EXTRAIT FOURNI
::::

Carlota élargit la réflexion à partir de sa critique précédente du dernier"chef-d'oeuvre" d' Amenábar qui sort ces jours-ci en France. Elle a traduit un article du site espagnol www.cope.es (9/1/2010)


* * * *

Pendant que les chrétiens coptes continuent toujours à subir des discriminations en Égypte, voire des persécutions (voir ici), Le film «Agora » a fait 3.4 millions d’entrées en Espagne depuis sa sortie en octobre dernier : l’effet «Luttons contre l’obscurantisme » - évidemment toujours chrétien sinon catholique - est très efficace et pas seulement outre-Pyrénées, pour attirer les foules dans les salles obscures !

Voilà ce qu’en a dit Josep Miró i Ardèvol, ancien ministre catalan de l’agriculture dans les années 80, membre du Conseil Pontifical pour les Laïcs, président de la Convention Chrétiens pour l’Europe et très actif président d’ E-Cristians ,une association d’origine catalane qui s’est étendue à l’Espagne et à l’Amérique latine et qui a s’attache, répondant aux recommandations du Saint Père, à promouvoir l’engagement des chrétiens dans la vie publique avec pour slogan « Vivre le christianisme sans complexe ». Cette association est bien sûr très impliquée dans les grands débats de société qui agitent actuellement l’Espagne dont le rejet des lois avortives du gouvernement Zapatero.
Josep Miró i Ardèvol est particulièrement remonté contre Amenábar. Son analyse démontre bien l’affirmation « Notre époque n’est pas historienne : elle est vindicative » de François Miclo que vous venez de nous faire découvrir (Lu ailleurs , 7 janvier).

::::

DONNÉES FOURNIES
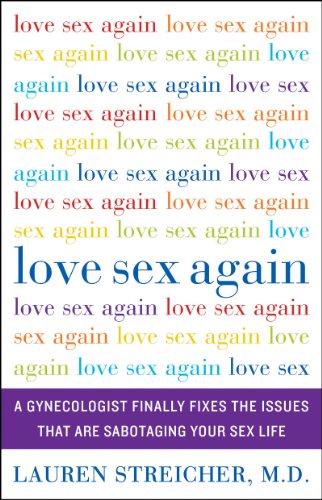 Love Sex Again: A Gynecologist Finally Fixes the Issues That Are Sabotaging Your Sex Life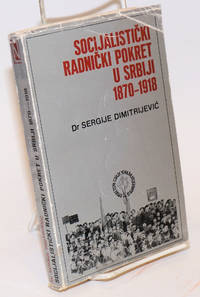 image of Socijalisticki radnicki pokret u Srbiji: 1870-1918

::::

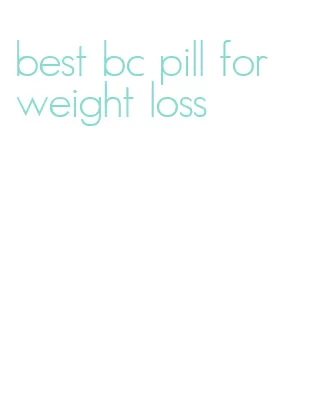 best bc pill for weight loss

::::

CONSIGNE
Pouvez-vous recopier tel quel le passage de l'extrait sur le film « Agora » qui va de « Josep Miró i Ardèvol est » à « ailleurs , 7 janvier). » ? Les enregistrements ne jouent aucun rôle ici.

RÉPONSE ATTENDUE
Josep Miró i Ardèvol est particulièrement remonté contre Amenábar. Son analyse démontre bien l’affirmation « Notre époque n’est pas historienne : elle est vindicative » de François Miclo que vous venez de nous faire découvrir (Lu ailleurs , 7 janvier).